▶ **WHAT THIS TASK INVOLVES**: From the material below, copy exactly the lines beginning with the one that contains "Gray Cat with Beret T-Shirt" and ending with the one that contains "Carta per poster"; the pictures stay out.

▶ **EXTRACTED ENTRIES**:
____

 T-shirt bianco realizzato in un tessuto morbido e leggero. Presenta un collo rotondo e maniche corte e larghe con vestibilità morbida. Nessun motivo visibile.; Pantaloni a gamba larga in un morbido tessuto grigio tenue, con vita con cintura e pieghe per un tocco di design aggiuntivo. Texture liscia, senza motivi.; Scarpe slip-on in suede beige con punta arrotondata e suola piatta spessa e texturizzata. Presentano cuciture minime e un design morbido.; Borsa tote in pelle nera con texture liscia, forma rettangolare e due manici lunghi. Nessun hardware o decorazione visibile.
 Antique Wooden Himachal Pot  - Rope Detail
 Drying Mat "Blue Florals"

____

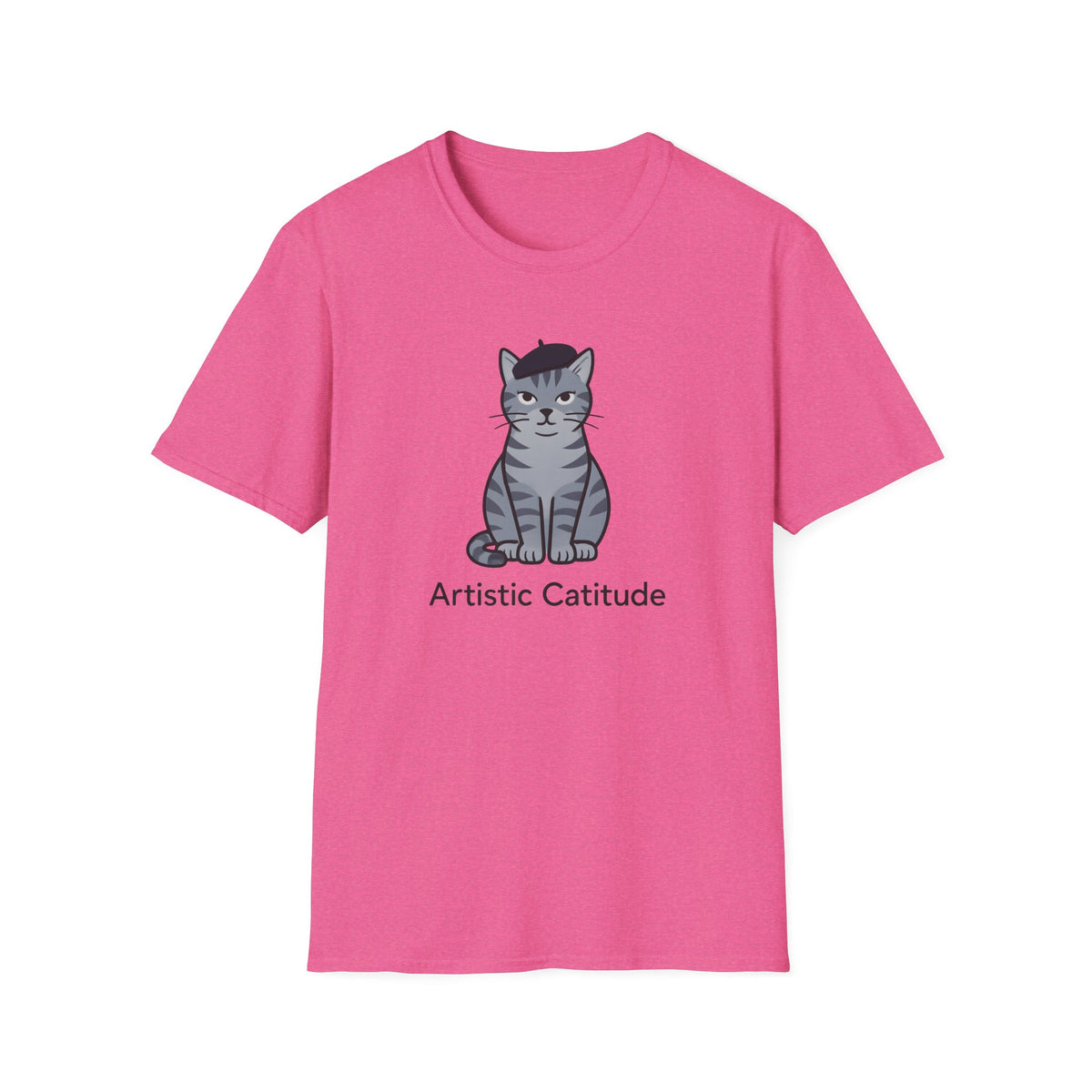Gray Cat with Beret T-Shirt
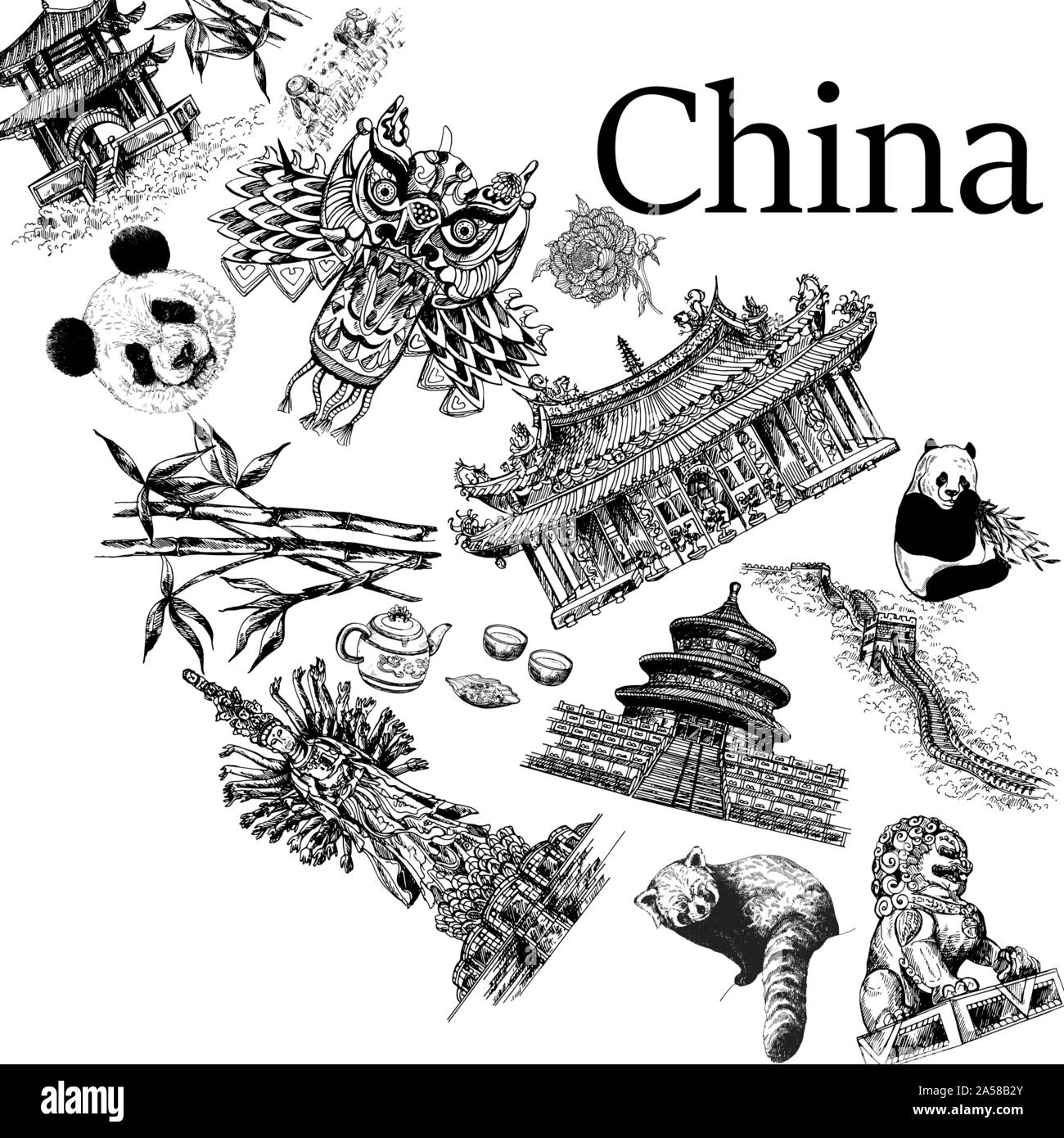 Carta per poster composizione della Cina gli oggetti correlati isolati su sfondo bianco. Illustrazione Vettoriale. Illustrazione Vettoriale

____

▶ **ANSWER**:
Gray Cat with Beret T-Shirt
 Carta per poster composizione della Cina gli oggetti correlati isolati su sfondo bianco. Illustrazione Vettoriale. Illustrazione Vettoriale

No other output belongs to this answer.